You care about the environment, and want your life to reflect this. Literature offering tips on repurposing and reusing is proliferating, and recycling is more comprehensive and convenient than it was ten years ago. But opportunities to waste seem to also be rising in spades. If your sustainability goal is to ultimately live a zero-waste life in your apartment, here are some practices to adopt.
Declutter
If you’re looking to kickstart your journey to waste-free living, there’s nothing like a large-scale decluttering of your apartment. Sort through your clothes and trinkets, setting aside things you rarely wear or use. Donate whatever you can. Use items you don’t think will make for good donations in DIY decor projects or as dust rags. Only throw away items that cannot be reused or repurposed.
Unsubscribe
Electronic junk mail is annoying. Physical junk mail is truly wasteful. Use websites like CatalogChoice.org and OptOutPreScreen.org to register to receive less junk mail. Take your accounts paperless if you handle most of your banking and other personal financial business online. And on a similar vein, start refusing advertising pamphlets and various freebies you pick up at events and while running errands. When you accept a freebie, you feed the demand for these objects.
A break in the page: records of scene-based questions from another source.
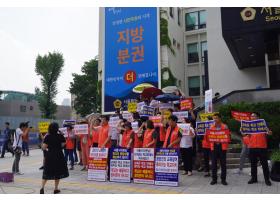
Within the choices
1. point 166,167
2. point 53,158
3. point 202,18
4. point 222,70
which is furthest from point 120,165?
point 202,18

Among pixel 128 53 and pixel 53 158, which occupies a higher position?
pixel 128 53

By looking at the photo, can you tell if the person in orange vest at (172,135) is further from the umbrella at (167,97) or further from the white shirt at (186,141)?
the umbrella at (167,97)

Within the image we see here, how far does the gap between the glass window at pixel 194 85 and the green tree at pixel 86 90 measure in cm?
1268

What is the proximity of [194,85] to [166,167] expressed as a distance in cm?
2918

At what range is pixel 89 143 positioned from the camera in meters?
12.4

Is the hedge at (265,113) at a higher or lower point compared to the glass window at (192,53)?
lower

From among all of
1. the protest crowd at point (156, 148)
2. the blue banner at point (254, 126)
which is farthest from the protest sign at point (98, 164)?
the blue banner at point (254, 126)

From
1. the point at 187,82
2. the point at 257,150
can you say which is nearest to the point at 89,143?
the point at 257,150

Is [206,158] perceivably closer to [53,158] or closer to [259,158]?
[259,158]

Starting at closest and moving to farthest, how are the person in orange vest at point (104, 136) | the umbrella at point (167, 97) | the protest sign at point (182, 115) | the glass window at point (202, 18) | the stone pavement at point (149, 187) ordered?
the stone pavement at point (149, 187) < the person in orange vest at point (104, 136) < the protest sign at point (182, 115) < the umbrella at point (167, 97) < the glass window at point (202, 18)

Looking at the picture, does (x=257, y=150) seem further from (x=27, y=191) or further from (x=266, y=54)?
(x=266, y=54)

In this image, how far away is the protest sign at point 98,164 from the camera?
9797 mm

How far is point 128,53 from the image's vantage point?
2480cm

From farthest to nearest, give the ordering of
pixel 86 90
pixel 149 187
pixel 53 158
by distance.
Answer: pixel 86 90, pixel 149 187, pixel 53 158
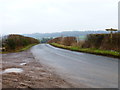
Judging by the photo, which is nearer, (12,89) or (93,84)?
(12,89)

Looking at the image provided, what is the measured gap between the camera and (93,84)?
19.7ft

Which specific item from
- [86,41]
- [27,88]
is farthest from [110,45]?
[27,88]

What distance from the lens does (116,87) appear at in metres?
5.61

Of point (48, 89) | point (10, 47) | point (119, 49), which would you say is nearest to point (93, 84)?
point (48, 89)

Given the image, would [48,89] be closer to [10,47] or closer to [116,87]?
[116,87]

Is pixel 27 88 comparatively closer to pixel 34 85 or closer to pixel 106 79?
pixel 34 85

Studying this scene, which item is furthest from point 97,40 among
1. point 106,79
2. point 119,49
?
point 106,79

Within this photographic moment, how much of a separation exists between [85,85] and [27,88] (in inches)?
83.5

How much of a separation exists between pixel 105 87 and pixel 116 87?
39cm

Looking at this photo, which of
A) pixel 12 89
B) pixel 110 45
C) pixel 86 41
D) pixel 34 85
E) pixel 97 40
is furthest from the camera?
pixel 86 41

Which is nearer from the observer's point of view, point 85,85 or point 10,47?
point 85,85

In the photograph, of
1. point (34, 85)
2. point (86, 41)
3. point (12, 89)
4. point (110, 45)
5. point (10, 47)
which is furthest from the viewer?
point (10, 47)

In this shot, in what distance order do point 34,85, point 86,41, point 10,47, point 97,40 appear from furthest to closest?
point 10,47, point 86,41, point 97,40, point 34,85

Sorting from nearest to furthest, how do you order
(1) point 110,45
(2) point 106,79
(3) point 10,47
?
1. (2) point 106,79
2. (1) point 110,45
3. (3) point 10,47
And how many free pens, plastic cups, beer mitts, and other objects have done anything other than sit unused in your apartment anyway?
Curb your fashion forwardness
Being fashion forward has its benefits, but resisting the urge to jump on the trendy fashion bandwagon is an under appreciated virtue. Most new fashion trends die quickly, meaning the trendiest are constantly updating their wardrobes. If you’re okay not being a trendsetter, stick to tried-and-true fashion styles that will work for you this season and for years to come.
Use reusable water bottle and thermos
For many, reusable water bottles and shopping totes are the first steps to a zero-waste life. If you haven’t yet forsaken plastic water bottles and plastic/paper bags for their reusable, sustainable counterparts, start. While you’re at it, pick up a heat-proof thermos for your morning coffee or tea. You can use it regardless of whether you make your own, use your apartment’s java bar, or visit a favorite coffee shop on your way to work.
Compost
Composting in an apartment is not as commonplace as composting in single-family homes, but it’s still doable. With the right container, composting requires little more effort than standard waste management. If you maintain a small herb garden on your balcony, you can use the decomposed material as soil for gardening. If you don’t, you can donate to a friend who gardens or a community garden nearby.